- **作業指示**:
[a] 訂正の再抗弁に関する文章によると、特許法104条の3の無効の抗弁の規定は何年の特許法改正で導入されましたか。
[b] 訂正の再抗弁に関する文章のうち、「[作成・更新日:2018.1.10]」から「平成15年(ネ)16924 判タ1253号241頁 「多関節搬送装置事件」」までをそのまま書き写してください。
[c] 次の(i)〜(iii)の記述が訂正の再抗弁に関する文章と合っているかをそれぞれ「はい」か「いいえ」で答え、判断の決め手となる文章中の語句を正確に引用してください。
(i) 訂正の再抗弁を主張する特許権者は、訂正審判ないし訂正請求を行っていることを主張立証する必要がある。
(ii) 被疑侵害者は再々抗弁として、上記(イ)が充足しないことを主張する。
(iii) 訂正の再抗弁は、無効の抗弁に対する被疑侵害者の対抗手段である。

- **本文抜粋**:
+---+
訂正の再抗弁、再々抗弁

[作成・更新日:2018.1.10]

 平成16年の特許法改正で特許法104条の3の無効の抗弁の規定が導入されましたが、侵害訴訟でこの無効の抗弁が主張された場合、特許権者には、その対抗手段として訂正の再抗弁が認められています。訂正の再抗弁は、下記裁判例にあるとおり、(イ)訂正審判ないし訂正請求を行っていること、(ロ)訂正によって無効の抗弁で主張された無効理由が解消されること、(ハ)訂正後のクレームであっても侵害であること(被疑侵害品又は被疑侵害方法が訂正後の特許発明の技術的範囲に属すること)、を主張立証する必要があります。この訂正の再抗弁に対して、被疑侵害者は、上記(ロ)ないし(ハ)が充足しないことを主張することになります(再々抗弁)。

 

● 東京地判平19・2・27 平成15年(ネ)16924 判タ1253号241頁 「多関節搬送装置事件」
+---+
- **提供データ**:
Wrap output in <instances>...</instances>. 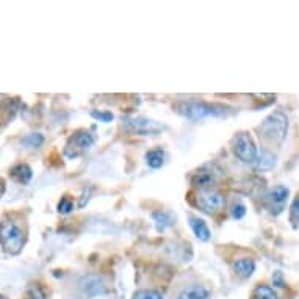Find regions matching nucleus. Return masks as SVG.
<instances>
[{
  "label": "nucleus",
  "mask_w": 299,
  "mask_h": 299,
  "mask_svg": "<svg viewBox=\"0 0 299 299\" xmlns=\"http://www.w3.org/2000/svg\"><path fill=\"white\" fill-rule=\"evenodd\" d=\"M232 151L240 162L248 163V165H254L259 155L257 146H255L252 136L248 132H240L234 136Z\"/></svg>",
  "instance_id": "nucleus-5"
},
{
  "label": "nucleus",
  "mask_w": 299,
  "mask_h": 299,
  "mask_svg": "<svg viewBox=\"0 0 299 299\" xmlns=\"http://www.w3.org/2000/svg\"><path fill=\"white\" fill-rule=\"evenodd\" d=\"M255 168L260 171H268L273 169L276 166V155L274 152H271L269 149H262V152H259L257 160H255Z\"/></svg>",
  "instance_id": "nucleus-15"
},
{
  "label": "nucleus",
  "mask_w": 299,
  "mask_h": 299,
  "mask_svg": "<svg viewBox=\"0 0 299 299\" xmlns=\"http://www.w3.org/2000/svg\"><path fill=\"white\" fill-rule=\"evenodd\" d=\"M10 176H11L13 180H16L18 183L25 185V183H28V182L32 180L33 171H32V168L28 166L27 163H19V165L13 166V168L10 169Z\"/></svg>",
  "instance_id": "nucleus-12"
},
{
  "label": "nucleus",
  "mask_w": 299,
  "mask_h": 299,
  "mask_svg": "<svg viewBox=\"0 0 299 299\" xmlns=\"http://www.w3.org/2000/svg\"><path fill=\"white\" fill-rule=\"evenodd\" d=\"M188 221H190V227L191 231L194 232V235L202 240V241H208L211 238V231L208 229V226L204 219L197 218L194 215H188Z\"/></svg>",
  "instance_id": "nucleus-10"
},
{
  "label": "nucleus",
  "mask_w": 299,
  "mask_h": 299,
  "mask_svg": "<svg viewBox=\"0 0 299 299\" xmlns=\"http://www.w3.org/2000/svg\"><path fill=\"white\" fill-rule=\"evenodd\" d=\"M174 111L191 121H202L207 118H227L232 113V108L204 101H182L174 105Z\"/></svg>",
  "instance_id": "nucleus-2"
},
{
  "label": "nucleus",
  "mask_w": 299,
  "mask_h": 299,
  "mask_svg": "<svg viewBox=\"0 0 299 299\" xmlns=\"http://www.w3.org/2000/svg\"><path fill=\"white\" fill-rule=\"evenodd\" d=\"M288 196H290V190L287 187H283V185H277V187H274L271 191H269L268 199L273 205H277L282 210L283 204L287 202Z\"/></svg>",
  "instance_id": "nucleus-16"
},
{
  "label": "nucleus",
  "mask_w": 299,
  "mask_h": 299,
  "mask_svg": "<svg viewBox=\"0 0 299 299\" xmlns=\"http://www.w3.org/2000/svg\"><path fill=\"white\" fill-rule=\"evenodd\" d=\"M132 299H165V297L157 290H139L133 294Z\"/></svg>",
  "instance_id": "nucleus-20"
},
{
  "label": "nucleus",
  "mask_w": 299,
  "mask_h": 299,
  "mask_svg": "<svg viewBox=\"0 0 299 299\" xmlns=\"http://www.w3.org/2000/svg\"><path fill=\"white\" fill-rule=\"evenodd\" d=\"M42 143H44V136L41 133H30L22 139V146L30 147V149H38L42 146Z\"/></svg>",
  "instance_id": "nucleus-19"
},
{
  "label": "nucleus",
  "mask_w": 299,
  "mask_h": 299,
  "mask_svg": "<svg viewBox=\"0 0 299 299\" xmlns=\"http://www.w3.org/2000/svg\"><path fill=\"white\" fill-rule=\"evenodd\" d=\"M0 299H7V297L5 296H0Z\"/></svg>",
  "instance_id": "nucleus-28"
},
{
  "label": "nucleus",
  "mask_w": 299,
  "mask_h": 299,
  "mask_svg": "<svg viewBox=\"0 0 299 299\" xmlns=\"http://www.w3.org/2000/svg\"><path fill=\"white\" fill-rule=\"evenodd\" d=\"M27 243V231L14 215H5L0 222V245L10 255H18Z\"/></svg>",
  "instance_id": "nucleus-1"
},
{
  "label": "nucleus",
  "mask_w": 299,
  "mask_h": 299,
  "mask_svg": "<svg viewBox=\"0 0 299 299\" xmlns=\"http://www.w3.org/2000/svg\"><path fill=\"white\" fill-rule=\"evenodd\" d=\"M91 116L97 121H101V122H111L113 118H115L111 111H97V110L91 111Z\"/></svg>",
  "instance_id": "nucleus-22"
},
{
  "label": "nucleus",
  "mask_w": 299,
  "mask_h": 299,
  "mask_svg": "<svg viewBox=\"0 0 299 299\" xmlns=\"http://www.w3.org/2000/svg\"><path fill=\"white\" fill-rule=\"evenodd\" d=\"M27 297L28 299H47L44 290H42L38 283H32V285L27 288Z\"/></svg>",
  "instance_id": "nucleus-21"
},
{
  "label": "nucleus",
  "mask_w": 299,
  "mask_h": 299,
  "mask_svg": "<svg viewBox=\"0 0 299 299\" xmlns=\"http://www.w3.org/2000/svg\"><path fill=\"white\" fill-rule=\"evenodd\" d=\"M122 122H124L125 130H129L130 133H135V135H141V136L160 135L162 132L166 130V125H163L162 122H157V121L144 118V116L125 118Z\"/></svg>",
  "instance_id": "nucleus-6"
},
{
  "label": "nucleus",
  "mask_w": 299,
  "mask_h": 299,
  "mask_svg": "<svg viewBox=\"0 0 299 299\" xmlns=\"http://www.w3.org/2000/svg\"><path fill=\"white\" fill-rule=\"evenodd\" d=\"M152 219L157 226V231H165V229H168V227L176 224V216L171 211H166V210L154 211Z\"/></svg>",
  "instance_id": "nucleus-13"
},
{
  "label": "nucleus",
  "mask_w": 299,
  "mask_h": 299,
  "mask_svg": "<svg viewBox=\"0 0 299 299\" xmlns=\"http://www.w3.org/2000/svg\"><path fill=\"white\" fill-rule=\"evenodd\" d=\"M196 205L207 215H216L226 207V197L216 190H199L196 194Z\"/></svg>",
  "instance_id": "nucleus-7"
},
{
  "label": "nucleus",
  "mask_w": 299,
  "mask_h": 299,
  "mask_svg": "<svg viewBox=\"0 0 299 299\" xmlns=\"http://www.w3.org/2000/svg\"><path fill=\"white\" fill-rule=\"evenodd\" d=\"M252 299H277L276 291L269 285H257L252 293Z\"/></svg>",
  "instance_id": "nucleus-18"
},
{
  "label": "nucleus",
  "mask_w": 299,
  "mask_h": 299,
  "mask_svg": "<svg viewBox=\"0 0 299 299\" xmlns=\"http://www.w3.org/2000/svg\"><path fill=\"white\" fill-rule=\"evenodd\" d=\"M291 216L294 219H299V196L294 199L293 204H291Z\"/></svg>",
  "instance_id": "nucleus-26"
},
{
  "label": "nucleus",
  "mask_w": 299,
  "mask_h": 299,
  "mask_svg": "<svg viewBox=\"0 0 299 299\" xmlns=\"http://www.w3.org/2000/svg\"><path fill=\"white\" fill-rule=\"evenodd\" d=\"M210 297V290L204 285H191L183 288L177 299H208Z\"/></svg>",
  "instance_id": "nucleus-14"
},
{
  "label": "nucleus",
  "mask_w": 299,
  "mask_h": 299,
  "mask_svg": "<svg viewBox=\"0 0 299 299\" xmlns=\"http://www.w3.org/2000/svg\"><path fill=\"white\" fill-rule=\"evenodd\" d=\"M146 163L152 169L162 168L163 163H165V151L162 147H155V149L147 151V154H146Z\"/></svg>",
  "instance_id": "nucleus-17"
},
{
  "label": "nucleus",
  "mask_w": 299,
  "mask_h": 299,
  "mask_svg": "<svg viewBox=\"0 0 299 299\" xmlns=\"http://www.w3.org/2000/svg\"><path fill=\"white\" fill-rule=\"evenodd\" d=\"M231 213H232V218L234 219H241V218L246 215V207L241 204V202H237V204L232 205Z\"/></svg>",
  "instance_id": "nucleus-24"
},
{
  "label": "nucleus",
  "mask_w": 299,
  "mask_h": 299,
  "mask_svg": "<svg viewBox=\"0 0 299 299\" xmlns=\"http://www.w3.org/2000/svg\"><path fill=\"white\" fill-rule=\"evenodd\" d=\"M257 130L260 136L269 143L282 144L288 133V118L282 110H276L263 119Z\"/></svg>",
  "instance_id": "nucleus-3"
},
{
  "label": "nucleus",
  "mask_w": 299,
  "mask_h": 299,
  "mask_svg": "<svg viewBox=\"0 0 299 299\" xmlns=\"http://www.w3.org/2000/svg\"><path fill=\"white\" fill-rule=\"evenodd\" d=\"M273 282H274V285H276V287H279V288H283V287H285V282H283V276H282V273H280V271L274 273V276H273Z\"/></svg>",
  "instance_id": "nucleus-25"
},
{
  "label": "nucleus",
  "mask_w": 299,
  "mask_h": 299,
  "mask_svg": "<svg viewBox=\"0 0 299 299\" xmlns=\"http://www.w3.org/2000/svg\"><path fill=\"white\" fill-rule=\"evenodd\" d=\"M232 268H234V271H235V274L238 277L249 279L254 274V271H255V262L252 259H249V257H243V259L235 260Z\"/></svg>",
  "instance_id": "nucleus-11"
},
{
  "label": "nucleus",
  "mask_w": 299,
  "mask_h": 299,
  "mask_svg": "<svg viewBox=\"0 0 299 299\" xmlns=\"http://www.w3.org/2000/svg\"><path fill=\"white\" fill-rule=\"evenodd\" d=\"M72 210H74V202L70 201L69 197H63L60 201V204H58V211L61 213V215H69Z\"/></svg>",
  "instance_id": "nucleus-23"
},
{
  "label": "nucleus",
  "mask_w": 299,
  "mask_h": 299,
  "mask_svg": "<svg viewBox=\"0 0 299 299\" xmlns=\"http://www.w3.org/2000/svg\"><path fill=\"white\" fill-rule=\"evenodd\" d=\"M224 177V171L216 163H205L191 174V185L199 190H208Z\"/></svg>",
  "instance_id": "nucleus-4"
},
{
  "label": "nucleus",
  "mask_w": 299,
  "mask_h": 299,
  "mask_svg": "<svg viewBox=\"0 0 299 299\" xmlns=\"http://www.w3.org/2000/svg\"><path fill=\"white\" fill-rule=\"evenodd\" d=\"M94 143H96L94 133H91L90 130H79L69 138L64 149V155L67 159H76V157L91 149Z\"/></svg>",
  "instance_id": "nucleus-8"
},
{
  "label": "nucleus",
  "mask_w": 299,
  "mask_h": 299,
  "mask_svg": "<svg viewBox=\"0 0 299 299\" xmlns=\"http://www.w3.org/2000/svg\"><path fill=\"white\" fill-rule=\"evenodd\" d=\"M79 290L85 297H97L108 291L105 277L99 274H85L79 279Z\"/></svg>",
  "instance_id": "nucleus-9"
},
{
  "label": "nucleus",
  "mask_w": 299,
  "mask_h": 299,
  "mask_svg": "<svg viewBox=\"0 0 299 299\" xmlns=\"http://www.w3.org/2000/svg\"><path fill=\"white\" fill-rule=\"evenodd\" d=\"M5 193V183H4V180L0 179V197H2V194Z\"/></svg>",
  "instance_id": "nucleus-27"
}]
</instances>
+---+
- **回答**:
[a] 平成16年の特許法改正で導入されました。

[b]
[作成・更新日:2018.1.10]

 平成16年の特許法改正で特許法104条の3の無効の抗弁の規定が導入されましたが、侵害訴訟でこの無効の抗弁が主張された場合、特許権者には、その対抗手段として訂正の再抗弁が認められています。訂正の再抗弁は、下記裁判例にあるとおり、(イ)訂正審判ないし訂正請求を行っていること、(ロ)訂正によって無効の抗弁で主張された無効理由が解消されること、(ハ)訂正後のクレームであっても侵害であること(被疑侵害品又は被疑侵害方法が訂正後の特許発明の技術的範囲に属すること)、を主張立証する必要があります。この訂正の再抗弁に対して、被疑侵害者は、上記(ロ)ないし(ハ)が充足しないことを主張することになります(再々抗弁)。

 

● 東京地判平19・2・27 平成15年(ネ)16924 判タ1253号241頁 「多関節搬送装置事件」

[c]
(i) はい。「(イ)訂正審判ないし訂正請求を行っていること」
(ii) いいえ。「被疑侵害者は、上記(ロ)ないし(ハ)が充足しないことを主張することになります(再々抗弁)」
(iii) いいえ。「特許権者には、その対抗手段として訂正の再抗弁が認められています」